◆ DIRECTIONS
Look in the material below for the line with "Weight 14.77 gr - Diameter 43 mm" and the line with "Gott Shiva Baumwollteppich", then set down exactly those two lines and all lines between, nothing more.

◆ EXTRACTED MATERIAL
----------------------------------------
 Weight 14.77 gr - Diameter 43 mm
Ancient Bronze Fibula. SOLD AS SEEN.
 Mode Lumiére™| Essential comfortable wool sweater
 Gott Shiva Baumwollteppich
----------------------------------------
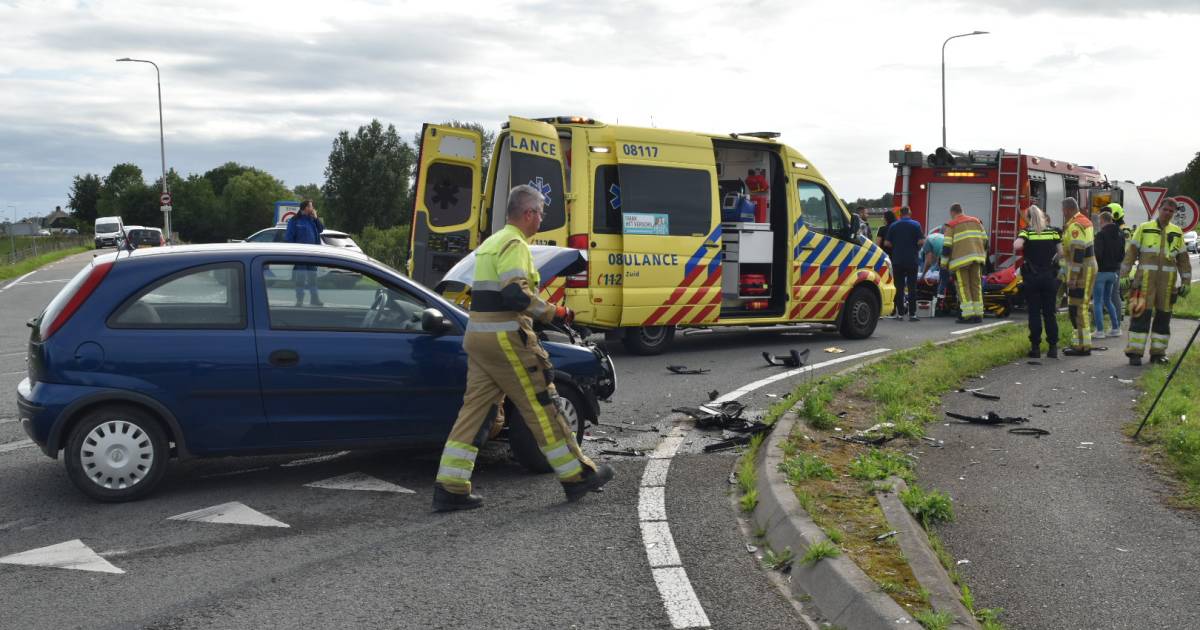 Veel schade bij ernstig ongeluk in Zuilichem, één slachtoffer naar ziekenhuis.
----------------------------------------
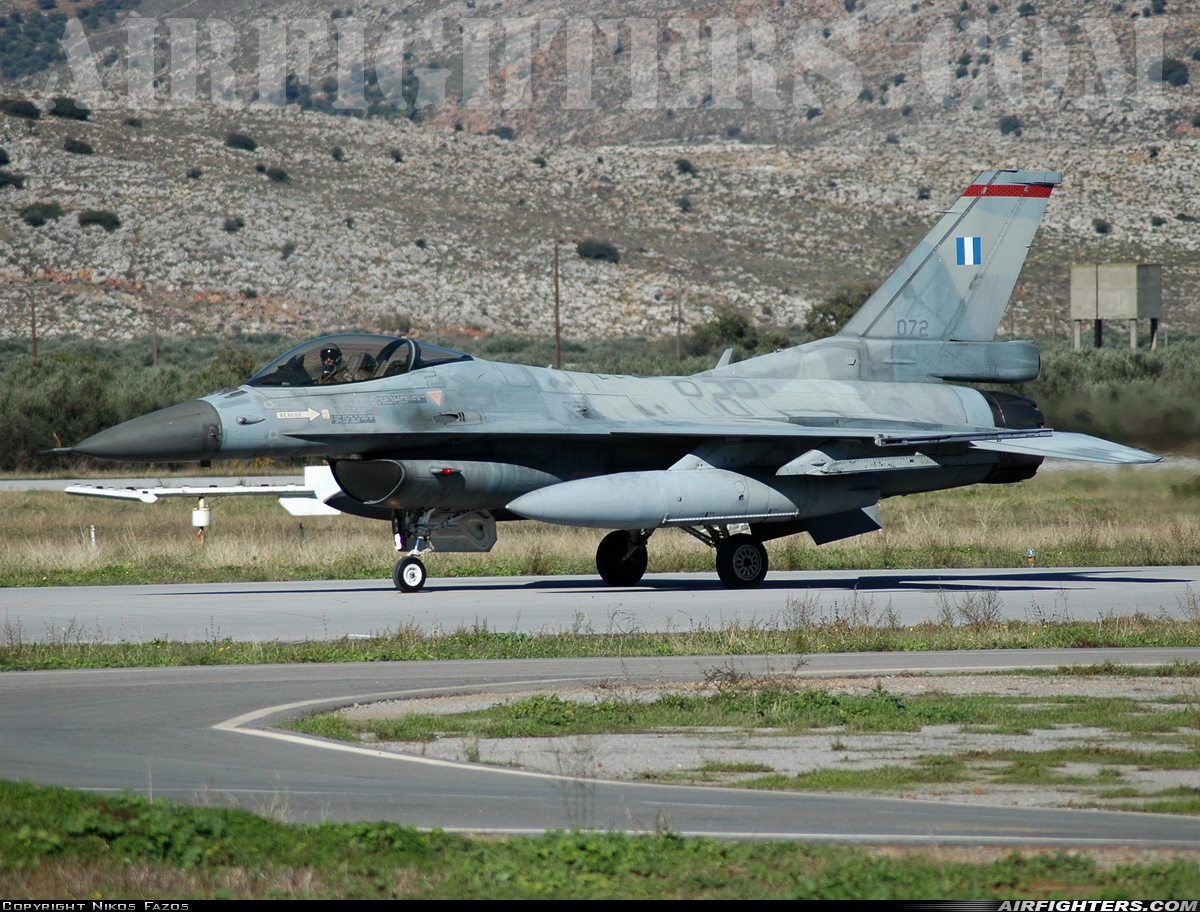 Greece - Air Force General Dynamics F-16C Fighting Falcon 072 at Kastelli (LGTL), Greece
----------------------------------------
◆ TASK OUTPUT
 Weight 14.77 gr - Diameter 43 mm
Ancient Bronze Fibula. SOLD AS SEEN.
 Mode Lumiére™| Essential comfortable wool sweater
 Gott Shiva Baumwollteppich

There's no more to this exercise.